Er nickte. „Ja, solange du deine Fähigkeiten nicht unter Kontrolle hast. Ja.“
„Was soll ich tun?“, fragte Felicitas.
„Komm mit mir. Es gibt eine Schule, an der du lernen kannst, deine Fähigkeiten zu beherrschen.“
„Aber dann müsste ich meine Familie verlassen.“
Enapay sah sie an und erst jetzt fiel ihr auf, wie strahlend blau seine Augen waren. „Ja. Das ist der Preis für deine Gaben. Und die beste Möglichkeit, die Menschen, die du liebst, zu beschützen.“
„Das ist doch Unsinn!“ Plötzlich schrie Felicitas. Sie wusste selbst nicht, woher diese plötzliche Wut kam. „Es gibt keine Drachen und auch keine Wandler!“
Enapay sah sie lange an. „Ich werde es dir beweisen“, meinte er schließlich und sah sich neugierig in ihrem Zimmer um. „Was in diesem Zimmer ist dir besonders wichtig?“
Unbewusst sah sie auf das Foto, das auf ihrem Schreibtisch stand. Darauf waren Sandra und sie zu sehen, bei ihrem letzten Urlaub vor drei Jahren.
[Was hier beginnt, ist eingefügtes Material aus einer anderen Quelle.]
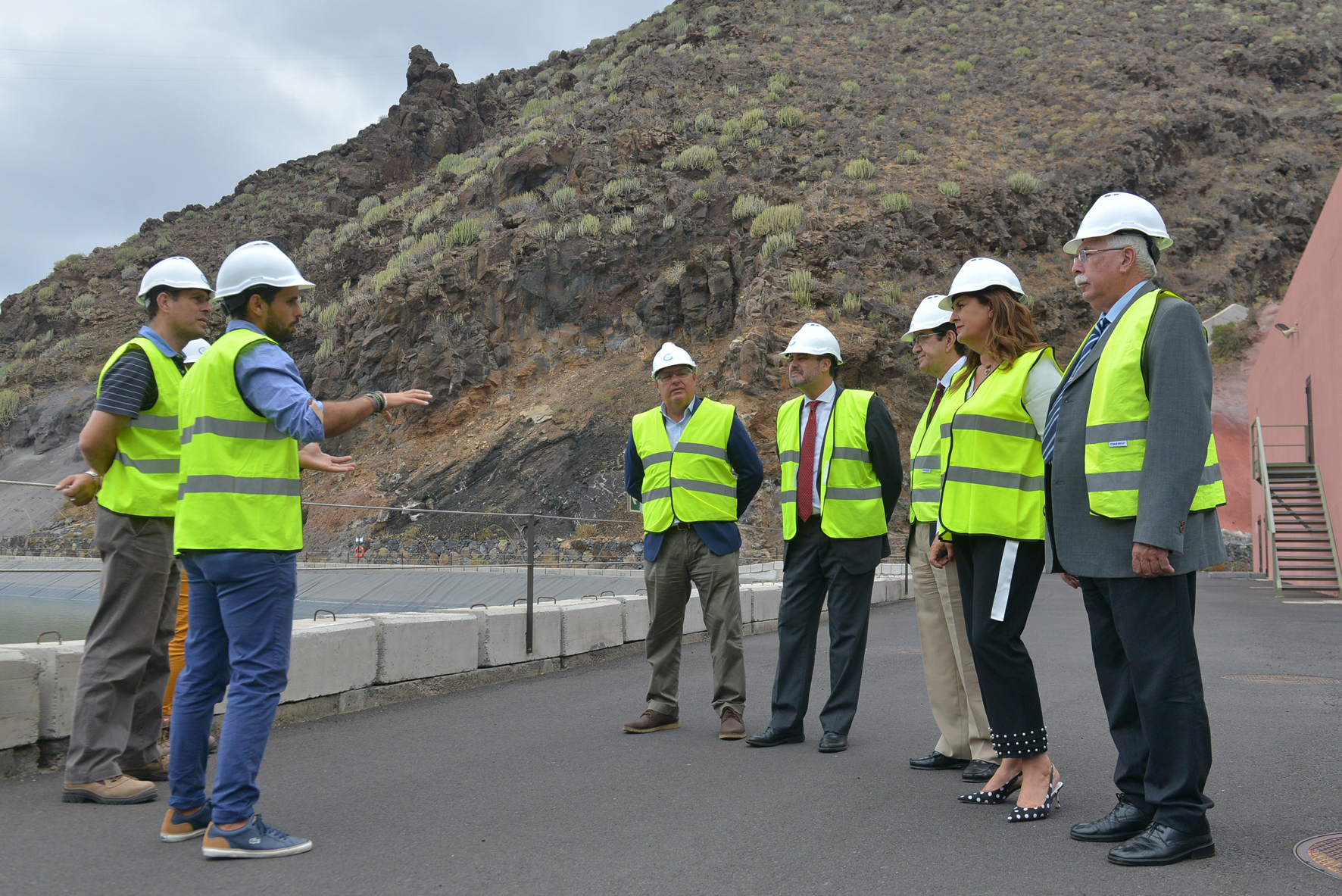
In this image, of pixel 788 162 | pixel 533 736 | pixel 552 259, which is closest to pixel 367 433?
pixel 552 259

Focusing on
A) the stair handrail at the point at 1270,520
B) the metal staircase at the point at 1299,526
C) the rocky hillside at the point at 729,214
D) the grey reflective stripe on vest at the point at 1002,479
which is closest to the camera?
the grey reflective stripe on vest at the point at 1002,479

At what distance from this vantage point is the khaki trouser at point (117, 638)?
4402 millimetres

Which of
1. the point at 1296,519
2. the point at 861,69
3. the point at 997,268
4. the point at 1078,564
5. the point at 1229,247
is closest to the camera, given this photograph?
the point at 1078,564

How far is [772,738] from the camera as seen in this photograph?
18.3 feet

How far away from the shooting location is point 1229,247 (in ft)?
135

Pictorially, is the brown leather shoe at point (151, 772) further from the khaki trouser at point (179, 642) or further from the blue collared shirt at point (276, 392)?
the blue collared shirt at point (276, 392)

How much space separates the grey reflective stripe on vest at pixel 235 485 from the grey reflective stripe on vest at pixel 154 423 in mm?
1030

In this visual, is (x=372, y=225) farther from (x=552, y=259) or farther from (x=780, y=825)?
(x=780, y=825)

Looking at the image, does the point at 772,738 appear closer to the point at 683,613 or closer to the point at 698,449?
the point at 683,613

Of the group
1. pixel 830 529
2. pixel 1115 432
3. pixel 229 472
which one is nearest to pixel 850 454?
pixel 830 529

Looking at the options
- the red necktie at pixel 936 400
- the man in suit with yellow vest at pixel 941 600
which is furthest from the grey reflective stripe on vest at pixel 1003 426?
the red necktie at pixel 936 400

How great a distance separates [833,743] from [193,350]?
3.83 metres

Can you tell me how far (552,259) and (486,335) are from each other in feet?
11.1

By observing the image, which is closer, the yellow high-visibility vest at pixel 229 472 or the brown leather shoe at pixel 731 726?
the yellow high-visibility vest at pixel 229 472
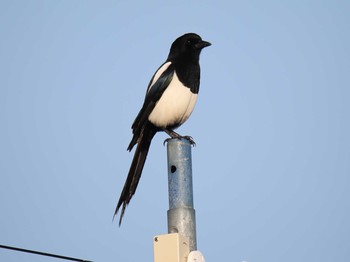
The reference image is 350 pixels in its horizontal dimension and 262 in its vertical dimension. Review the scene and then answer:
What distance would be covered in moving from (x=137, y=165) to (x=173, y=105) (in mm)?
722

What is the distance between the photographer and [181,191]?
311cm

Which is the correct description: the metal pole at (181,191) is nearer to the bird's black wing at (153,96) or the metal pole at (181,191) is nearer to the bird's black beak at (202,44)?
the bird's black wing at (153,96)

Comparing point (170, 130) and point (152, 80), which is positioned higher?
point (152, 80)

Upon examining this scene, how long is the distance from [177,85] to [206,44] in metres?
0.60

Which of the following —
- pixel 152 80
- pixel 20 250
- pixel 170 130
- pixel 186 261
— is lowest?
pixel 20 250

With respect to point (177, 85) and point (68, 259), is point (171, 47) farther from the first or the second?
point (68, 259)

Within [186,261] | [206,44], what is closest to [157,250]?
[186,261]

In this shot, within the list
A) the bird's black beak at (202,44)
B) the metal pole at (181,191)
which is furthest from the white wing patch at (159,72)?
the metal pole at (181,191)

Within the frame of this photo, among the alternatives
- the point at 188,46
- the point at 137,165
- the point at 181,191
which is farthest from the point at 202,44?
the point at 181,191

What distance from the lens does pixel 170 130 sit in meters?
5.57

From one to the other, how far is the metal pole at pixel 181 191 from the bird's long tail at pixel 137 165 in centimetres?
103

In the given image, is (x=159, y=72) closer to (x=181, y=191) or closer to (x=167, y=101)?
(x=167, y=101)

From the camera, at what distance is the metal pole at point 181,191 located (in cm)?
299

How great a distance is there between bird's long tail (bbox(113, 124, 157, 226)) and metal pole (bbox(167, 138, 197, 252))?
40.4 inches
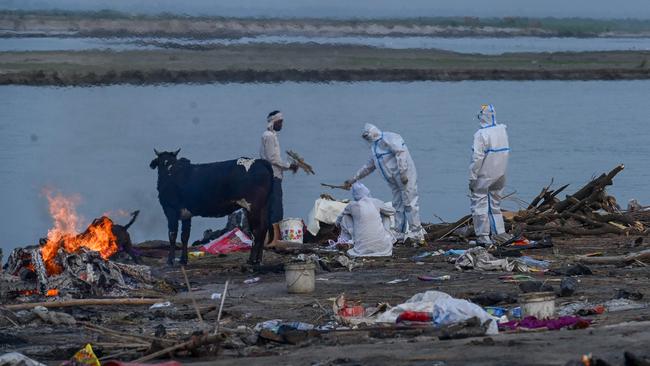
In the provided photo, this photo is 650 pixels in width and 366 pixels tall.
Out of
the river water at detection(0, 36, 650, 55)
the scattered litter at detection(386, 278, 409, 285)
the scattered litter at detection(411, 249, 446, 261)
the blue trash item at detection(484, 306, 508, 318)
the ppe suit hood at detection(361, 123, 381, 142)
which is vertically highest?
the river water at detection(0, 36, 650, 55)

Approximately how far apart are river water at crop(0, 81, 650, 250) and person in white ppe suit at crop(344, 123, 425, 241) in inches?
214

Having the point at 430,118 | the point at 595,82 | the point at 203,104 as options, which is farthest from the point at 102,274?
the point at 595,82

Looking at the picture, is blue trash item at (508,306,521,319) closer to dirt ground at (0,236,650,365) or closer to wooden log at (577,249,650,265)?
dirt ground at (0,236,650,365)

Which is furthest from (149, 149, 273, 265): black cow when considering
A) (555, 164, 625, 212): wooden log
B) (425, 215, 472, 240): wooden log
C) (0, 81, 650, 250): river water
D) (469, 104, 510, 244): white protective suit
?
(0, 81, 650, 250): river water

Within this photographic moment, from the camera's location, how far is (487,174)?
72.9 ft

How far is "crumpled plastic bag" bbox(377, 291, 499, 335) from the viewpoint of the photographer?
1432cm

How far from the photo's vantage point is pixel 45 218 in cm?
2994

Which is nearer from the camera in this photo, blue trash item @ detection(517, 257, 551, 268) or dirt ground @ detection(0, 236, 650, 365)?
dirt ground @ detection(0, 236, 650, 365)

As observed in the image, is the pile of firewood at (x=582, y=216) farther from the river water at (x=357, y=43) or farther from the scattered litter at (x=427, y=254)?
the river water at (x=357, y=43)

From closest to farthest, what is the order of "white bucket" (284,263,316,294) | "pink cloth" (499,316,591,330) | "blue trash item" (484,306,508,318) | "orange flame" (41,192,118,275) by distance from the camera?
"pink cloth" (499,316,591,330) → "blue trash item" (484,306,508,318) → "white bucket" (284,263,316,294) → "orange flame" (41,192,118,275)

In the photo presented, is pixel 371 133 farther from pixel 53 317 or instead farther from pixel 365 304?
pixel 53 317

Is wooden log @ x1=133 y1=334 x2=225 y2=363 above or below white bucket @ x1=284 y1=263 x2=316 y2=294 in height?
below

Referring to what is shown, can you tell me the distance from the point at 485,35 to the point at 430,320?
87060 millimetres

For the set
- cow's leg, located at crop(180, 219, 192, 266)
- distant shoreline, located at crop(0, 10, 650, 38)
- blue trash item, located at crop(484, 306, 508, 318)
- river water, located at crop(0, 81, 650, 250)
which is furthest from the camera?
distant shoreline, located at crop(0, 10, 650, 38)
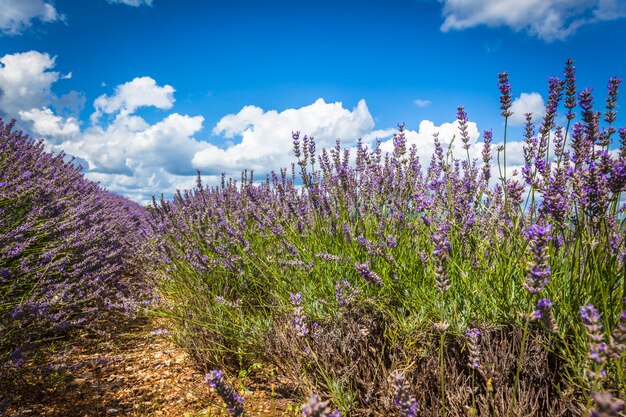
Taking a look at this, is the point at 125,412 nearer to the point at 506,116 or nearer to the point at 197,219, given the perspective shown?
the point at 197,219

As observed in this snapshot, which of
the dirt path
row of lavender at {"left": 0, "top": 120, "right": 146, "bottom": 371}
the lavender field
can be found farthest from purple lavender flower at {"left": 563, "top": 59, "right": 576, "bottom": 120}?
row of lavender at {"left": 0, "top": 120, "right": 146, "bottom": 371}

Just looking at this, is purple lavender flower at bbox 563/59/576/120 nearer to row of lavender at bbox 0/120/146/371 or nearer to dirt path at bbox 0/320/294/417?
dirt path at bbox 0/320/294/417

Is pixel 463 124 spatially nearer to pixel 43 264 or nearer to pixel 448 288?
pixel 448 288

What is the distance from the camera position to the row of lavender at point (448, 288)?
151 cm

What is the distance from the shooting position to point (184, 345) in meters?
2.95

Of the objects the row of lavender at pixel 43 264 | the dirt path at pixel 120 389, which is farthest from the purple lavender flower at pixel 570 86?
the row of lavender at pixel 43 264

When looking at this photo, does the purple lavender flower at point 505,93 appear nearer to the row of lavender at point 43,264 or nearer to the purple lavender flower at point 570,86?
the purple lavender flower at point 570,86

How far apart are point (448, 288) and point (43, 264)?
3530 mm

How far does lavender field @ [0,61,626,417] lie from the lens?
4.93ft

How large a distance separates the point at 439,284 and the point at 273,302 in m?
1.98

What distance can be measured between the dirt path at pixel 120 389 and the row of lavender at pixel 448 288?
21 cm

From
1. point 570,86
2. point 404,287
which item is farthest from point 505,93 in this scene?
point 404,287

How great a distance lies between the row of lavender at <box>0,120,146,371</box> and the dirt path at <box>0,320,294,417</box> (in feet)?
0.78

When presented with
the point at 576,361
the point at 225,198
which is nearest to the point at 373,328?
the point at 576,361
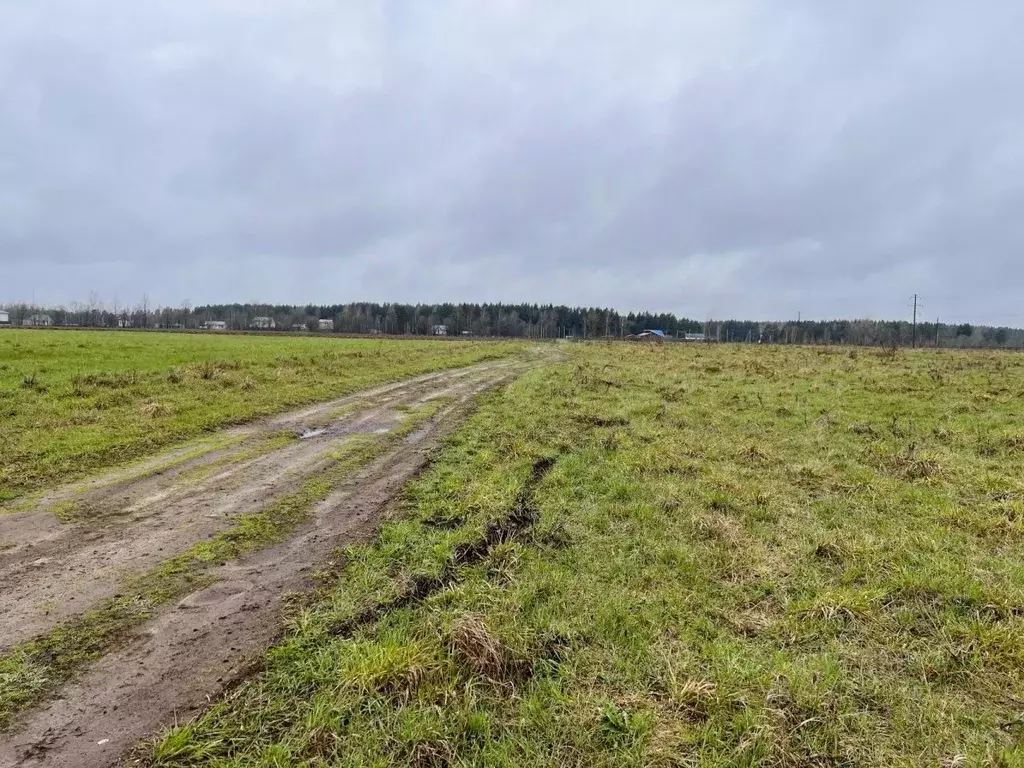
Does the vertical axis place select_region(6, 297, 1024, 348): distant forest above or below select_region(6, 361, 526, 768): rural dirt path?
above

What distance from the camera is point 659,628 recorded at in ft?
15.8

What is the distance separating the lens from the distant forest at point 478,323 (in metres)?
150

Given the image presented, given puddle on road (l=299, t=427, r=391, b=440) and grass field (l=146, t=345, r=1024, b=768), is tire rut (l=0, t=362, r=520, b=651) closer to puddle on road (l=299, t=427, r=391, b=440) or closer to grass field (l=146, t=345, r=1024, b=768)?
puddle on road (l=299, t=427, r=391, b=440)

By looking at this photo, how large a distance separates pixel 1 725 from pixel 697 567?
6.16 metres

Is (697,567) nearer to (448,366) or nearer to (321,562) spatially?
(321,562)

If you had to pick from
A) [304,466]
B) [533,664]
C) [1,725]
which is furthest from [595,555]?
[304,466]

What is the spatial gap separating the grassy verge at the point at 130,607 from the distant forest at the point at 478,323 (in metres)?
136

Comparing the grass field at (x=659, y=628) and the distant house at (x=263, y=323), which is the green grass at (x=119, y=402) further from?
the distant house at (x=263, y=323)

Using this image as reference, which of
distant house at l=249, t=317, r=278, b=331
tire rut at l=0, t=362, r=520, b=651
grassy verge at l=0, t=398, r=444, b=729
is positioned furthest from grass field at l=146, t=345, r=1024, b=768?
distant house at l=249, t=317, r=278, b=331

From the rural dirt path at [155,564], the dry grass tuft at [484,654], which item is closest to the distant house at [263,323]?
the rural dirt path at [155,564]

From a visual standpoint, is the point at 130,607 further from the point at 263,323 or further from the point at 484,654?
the point at 263,323

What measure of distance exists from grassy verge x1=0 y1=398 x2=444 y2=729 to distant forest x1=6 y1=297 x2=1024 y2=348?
136422 millimetres

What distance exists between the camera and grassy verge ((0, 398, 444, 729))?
3.92 meters

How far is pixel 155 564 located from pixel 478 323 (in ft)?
533
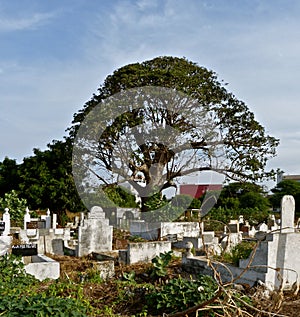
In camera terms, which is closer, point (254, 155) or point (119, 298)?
point (119, 298)

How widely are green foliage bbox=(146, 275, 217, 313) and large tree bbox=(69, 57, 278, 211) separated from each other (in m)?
15.7

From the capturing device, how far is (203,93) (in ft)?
73.6

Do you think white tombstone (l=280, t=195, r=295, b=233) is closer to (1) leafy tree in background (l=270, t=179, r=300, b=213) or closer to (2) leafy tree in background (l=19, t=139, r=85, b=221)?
(2) leafy tree in background (l=19, t=139, r=85, b=221)

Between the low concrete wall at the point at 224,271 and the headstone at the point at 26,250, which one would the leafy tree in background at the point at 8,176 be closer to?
the headstone at the point at 26,250

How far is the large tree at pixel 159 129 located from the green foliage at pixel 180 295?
1570 cm

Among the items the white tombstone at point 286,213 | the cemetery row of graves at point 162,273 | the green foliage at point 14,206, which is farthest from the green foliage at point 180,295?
the green foliage at point 14,206

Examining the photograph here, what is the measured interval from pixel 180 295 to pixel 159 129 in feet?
54.2

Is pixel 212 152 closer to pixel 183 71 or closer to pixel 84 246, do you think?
pixel 183 71

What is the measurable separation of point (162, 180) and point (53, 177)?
8497 mm

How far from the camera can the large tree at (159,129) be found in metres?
21.5

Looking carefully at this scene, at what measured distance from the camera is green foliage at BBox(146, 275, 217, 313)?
210 inches

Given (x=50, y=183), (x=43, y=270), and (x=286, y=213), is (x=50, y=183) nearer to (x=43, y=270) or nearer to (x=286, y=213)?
(x=43, y=270)

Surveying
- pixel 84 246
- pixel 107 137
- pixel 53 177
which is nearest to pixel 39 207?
pixel 53 177

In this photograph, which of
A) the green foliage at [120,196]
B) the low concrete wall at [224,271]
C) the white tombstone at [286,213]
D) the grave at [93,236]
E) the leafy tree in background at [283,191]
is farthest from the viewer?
the leafy tree in background at [283,191]
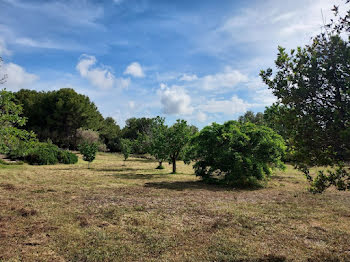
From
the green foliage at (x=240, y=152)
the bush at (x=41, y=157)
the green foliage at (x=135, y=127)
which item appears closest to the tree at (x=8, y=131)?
the green foliage at (x=240, y=152)

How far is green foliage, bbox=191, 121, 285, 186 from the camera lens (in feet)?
49.8

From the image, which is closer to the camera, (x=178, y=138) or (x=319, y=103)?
(x=319, y=103)

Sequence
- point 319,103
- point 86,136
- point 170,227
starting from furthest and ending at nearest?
point 86,136
point 170,227
point 319,103

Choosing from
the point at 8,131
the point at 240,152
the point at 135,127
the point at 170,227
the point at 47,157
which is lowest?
the point at 170,227

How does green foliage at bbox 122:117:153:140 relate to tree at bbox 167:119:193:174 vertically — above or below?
above

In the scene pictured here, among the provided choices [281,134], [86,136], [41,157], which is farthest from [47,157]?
[281,134]

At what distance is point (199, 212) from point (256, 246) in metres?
3.28

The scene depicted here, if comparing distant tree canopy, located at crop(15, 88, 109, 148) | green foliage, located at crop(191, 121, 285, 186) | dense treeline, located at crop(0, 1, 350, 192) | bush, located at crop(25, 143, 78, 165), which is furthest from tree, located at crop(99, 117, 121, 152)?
green foliage, located at crop(191, 121, 285, 186)

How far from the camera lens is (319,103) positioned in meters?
4.91

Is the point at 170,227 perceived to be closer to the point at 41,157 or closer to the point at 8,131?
the point at 8,131

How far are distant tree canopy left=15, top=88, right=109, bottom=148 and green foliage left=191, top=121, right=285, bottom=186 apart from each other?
37869mm

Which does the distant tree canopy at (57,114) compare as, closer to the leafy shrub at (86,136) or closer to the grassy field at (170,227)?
the leafy shrub at (86,136)

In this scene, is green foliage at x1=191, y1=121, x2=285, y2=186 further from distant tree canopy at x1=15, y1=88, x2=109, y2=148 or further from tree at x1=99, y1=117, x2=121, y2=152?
tree at x1=99, y1=117, x2=121, y2=152

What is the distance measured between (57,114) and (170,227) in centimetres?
4633
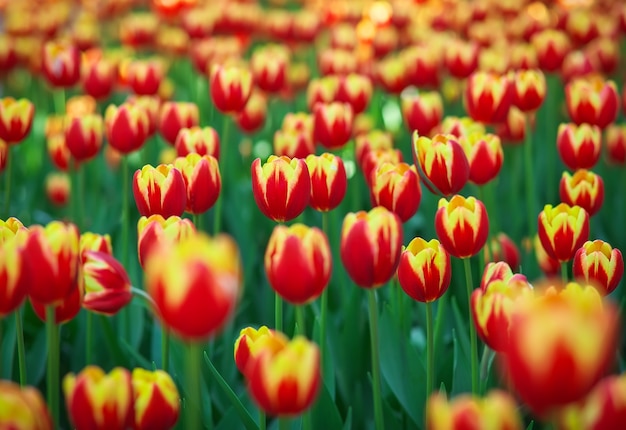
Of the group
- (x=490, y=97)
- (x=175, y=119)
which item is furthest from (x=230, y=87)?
(x=490, y=97)

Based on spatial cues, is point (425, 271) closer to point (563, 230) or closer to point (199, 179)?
point (563, 230)

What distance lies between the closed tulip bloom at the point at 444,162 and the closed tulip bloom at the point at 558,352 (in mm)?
752

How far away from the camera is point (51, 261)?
0.93 m

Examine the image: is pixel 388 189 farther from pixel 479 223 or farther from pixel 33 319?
pixel 33 319

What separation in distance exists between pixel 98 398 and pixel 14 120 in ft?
3.53

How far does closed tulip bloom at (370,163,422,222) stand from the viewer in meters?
1.36

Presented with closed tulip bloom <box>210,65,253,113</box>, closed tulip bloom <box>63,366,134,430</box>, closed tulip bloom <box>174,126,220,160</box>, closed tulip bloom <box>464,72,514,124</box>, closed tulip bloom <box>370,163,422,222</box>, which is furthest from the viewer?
closed tulip bloom <box>210,65,253,113</box>

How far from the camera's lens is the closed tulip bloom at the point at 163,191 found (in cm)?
128

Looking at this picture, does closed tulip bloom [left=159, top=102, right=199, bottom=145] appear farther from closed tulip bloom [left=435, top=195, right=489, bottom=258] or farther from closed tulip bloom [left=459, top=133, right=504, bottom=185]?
closed tulip bloom [left=435, top=195, right=489, bottom=258]

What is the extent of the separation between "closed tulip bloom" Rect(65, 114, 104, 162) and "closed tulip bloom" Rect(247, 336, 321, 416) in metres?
1.32

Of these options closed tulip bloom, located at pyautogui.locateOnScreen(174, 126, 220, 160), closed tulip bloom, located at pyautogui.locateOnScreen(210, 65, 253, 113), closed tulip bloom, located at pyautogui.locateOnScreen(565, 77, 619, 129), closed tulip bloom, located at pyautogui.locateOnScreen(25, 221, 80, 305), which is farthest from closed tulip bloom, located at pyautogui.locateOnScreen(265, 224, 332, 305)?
closed tulip bloom, located at pyautogui.locateOnScreen(565, 77, 619, 129)

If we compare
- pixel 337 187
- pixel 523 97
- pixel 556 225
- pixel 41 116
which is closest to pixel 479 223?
pixel 556 225

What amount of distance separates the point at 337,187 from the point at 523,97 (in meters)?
0.79

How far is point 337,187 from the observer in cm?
137
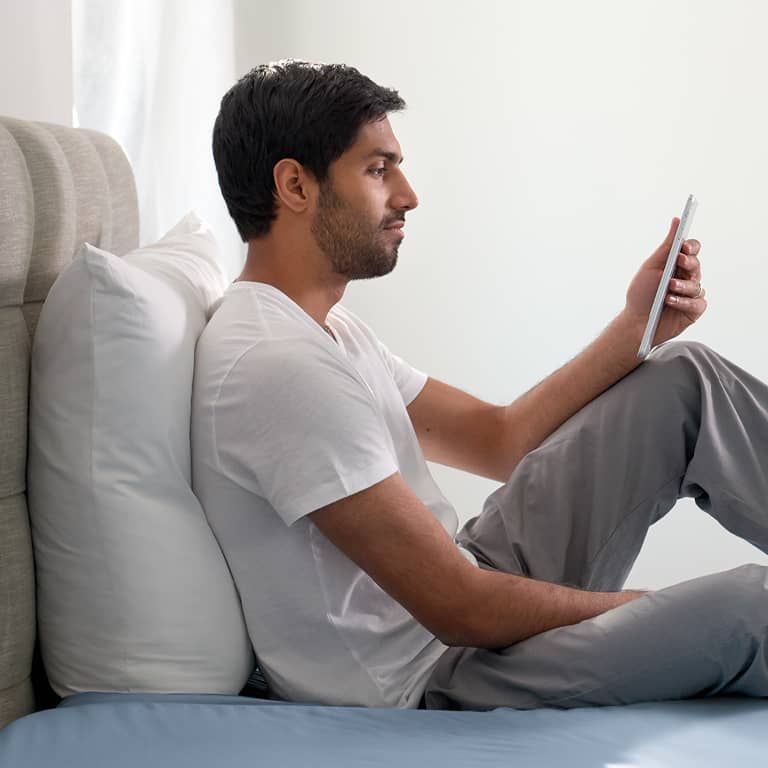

Enapay folgte ihrem Blick und lächelte. „Und jetzt schließe deine Augen“, wies er sie an. Felicitas tat, wie ihr geheißen.
„Strecke die Hand aus und versuchte, dir das Bild vorzustellen. Denke an jedes kleine Detail und ...“
Felicitas hörte schon längst nicht mehr zu. Zu sehr konzentrierte sie sich auf das Foto. Sandras Lächeln. Ihr orangefarbener Bikini. Das endlose, blaue Meer im Hintergrund, auf dem weiße Schaumkronen tanzten. Sie erinnerte sich an diesen Augenblick. Spürte wieder den salzigen Wind in ihrem Gesicht, die Wellen, die kühl ihre Füße umspülten.
Plötzlich spürte sie ein leichtes Gewicht auf ihrer Hand. Erstaunt öffnete sie die Augen – und starrte entsetzt auf das Foto in ihrer Hand. Dann wieder auf das eingerahmte Bild auf dem Schreibtisch.